▶ Texte fourni:

Nous arrivons là où je voudrais clore (j'ai été trop long je m'en excuse): la magnifique mascarade du vote qui a fini de me convaincre que tout n'était dans cette AG qu'une autocratie propagandiste à souhait: votons mes amis! Est-ce que vous êtes pour le principe de faire grève? Non, pas depuis 1864. Je passerai sur la formulation des questions, résolument tournées de manière à ce que la seule réponse possible (sous peine de passer pour un Faf) soit oui, et m'intéresserait au décompte des voix: que seuls les élèves de l'ENS Sciences lèvent la main. On y croit.

J'ai personnellement cessé de croire en une quelconque honnêteté de gens décidés à faire passer une mesure coûte que coûte (je n'ai d'ailleurs pas encore compris pourquoi la jeune personne de la tribune nous a indiqué que les votes seraient faits à la prochaine AG, et qu'on ait aussitôt enchaîné sur les susdits votes.). Je citerai pour mémoire une belle question quand même, symbole de la désorganisation (voulue?) qu'il y a pu avoir tout au long de cet interminable vaudeville: Alors que ceux qui sont pour un blocage partiel de LSH mardi de 6h à 10h puis à 10h, et un blocage total de LSH mercredi jusqu'à euh... jusqu'à la prochaine AG, lèvent la main! Et ceux qui sont contre? En étant objectif: 50/50: Vote approuvé!!!

▶ Fiches présentées:
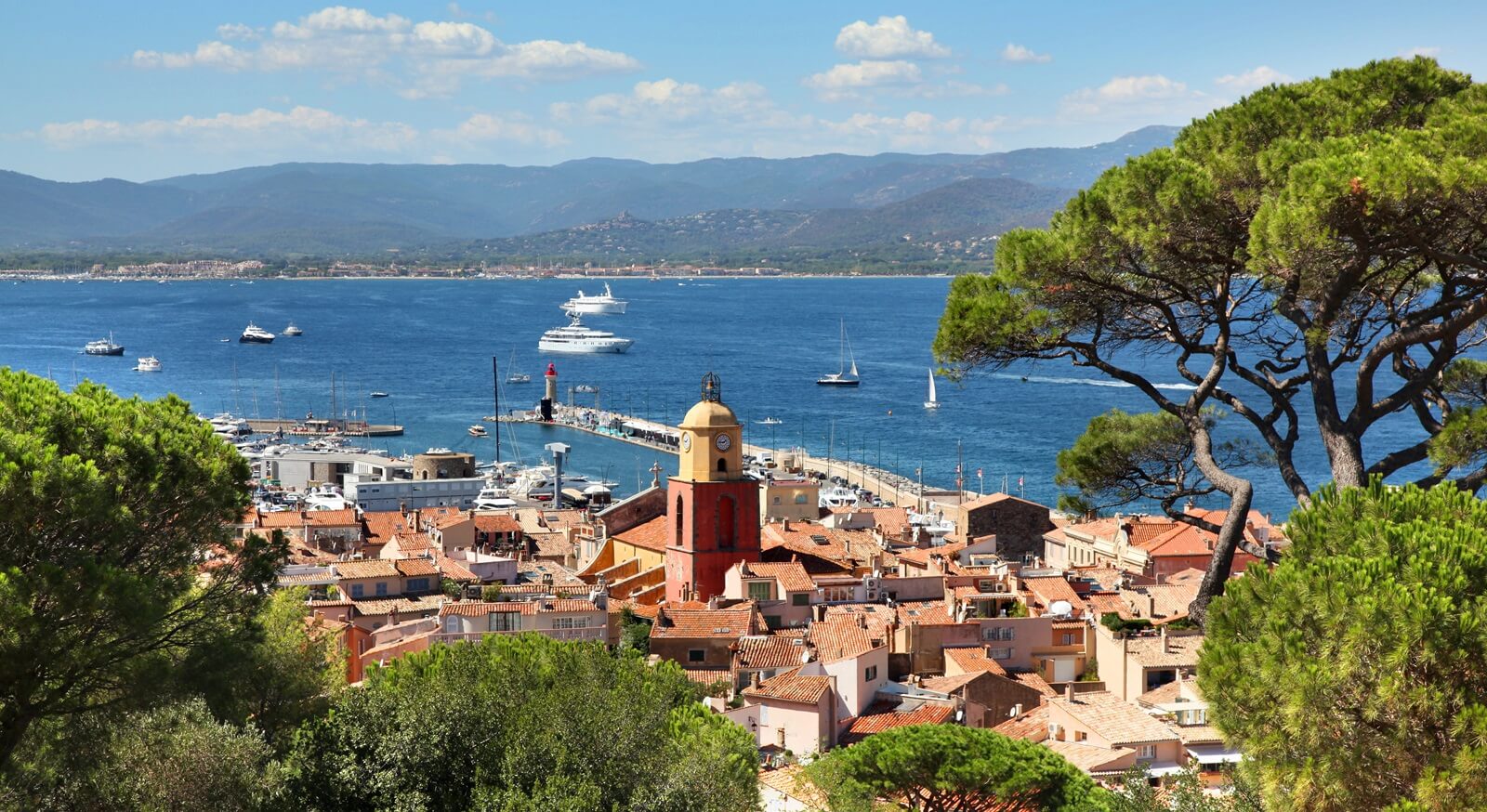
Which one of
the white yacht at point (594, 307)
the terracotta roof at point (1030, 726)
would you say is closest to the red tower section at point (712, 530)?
the terracotta roof at point (1030, 726)

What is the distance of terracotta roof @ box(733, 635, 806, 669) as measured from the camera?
2323cm

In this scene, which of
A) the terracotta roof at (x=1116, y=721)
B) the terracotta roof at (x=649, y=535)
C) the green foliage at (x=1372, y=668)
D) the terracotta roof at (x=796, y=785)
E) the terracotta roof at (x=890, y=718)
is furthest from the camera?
the terracotta roof at (x=649, y=535)

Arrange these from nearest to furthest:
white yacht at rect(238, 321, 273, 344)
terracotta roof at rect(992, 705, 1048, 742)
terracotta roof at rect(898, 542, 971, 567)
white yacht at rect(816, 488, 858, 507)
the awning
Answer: the awning
terracotta roof at rect(992, 705, 1048, 742)
terracotta roof at rect(898, 542, 971, 567)
white yacht at rect(816, 488, 858, 507)
white yacht at rect(238, 321, 273, 344)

▶ Travail demandé:
A. Répondez s'il vous plaît à ces questions sur le texte fourni :
(i) Quels élèves sont invités à lever la main lors du décompte des voix ?
(ii) Jusqu'à quand doit durer le blocage total de LSH prévu mercredi ?
(iii) Quel partage des voix est indiqué pour ce vote sur le blocage de LSH ?
B. Actualisez un passage du texte fourni, commençant à « Nous arrivons là » et finissant à « On y croit. », en y remplaçant « ENS Sciences » par « ENS Lettres ».

▶ Résultats:
A.
(i) Seuls les élèves de l'ENS Sciences.
(ii) Jusqu'à la prochaine AG.
(iii) 50/50.

B.
Nous arrivons là où je voudrais clore (j'ai été trop long je m'en excuse): la magnifique mascarade du vote qui a fini de me convaincre que tout n'était dans cette AG qu'une autocratie propagandiste à souhait: votons mes amis! Est-ce que vous êtes pour le principe de faire grève? Non, pas depuis 1864. Je passerai sur la formulation des questions, résolument tournées de manière à ce que la seule réponse possible (sous peine de passer pour un Faf) soit oui, et m'intéresserait au décompte des voix: que seuls les élèves de l'ENS Lettres lèvent la main. On y croit.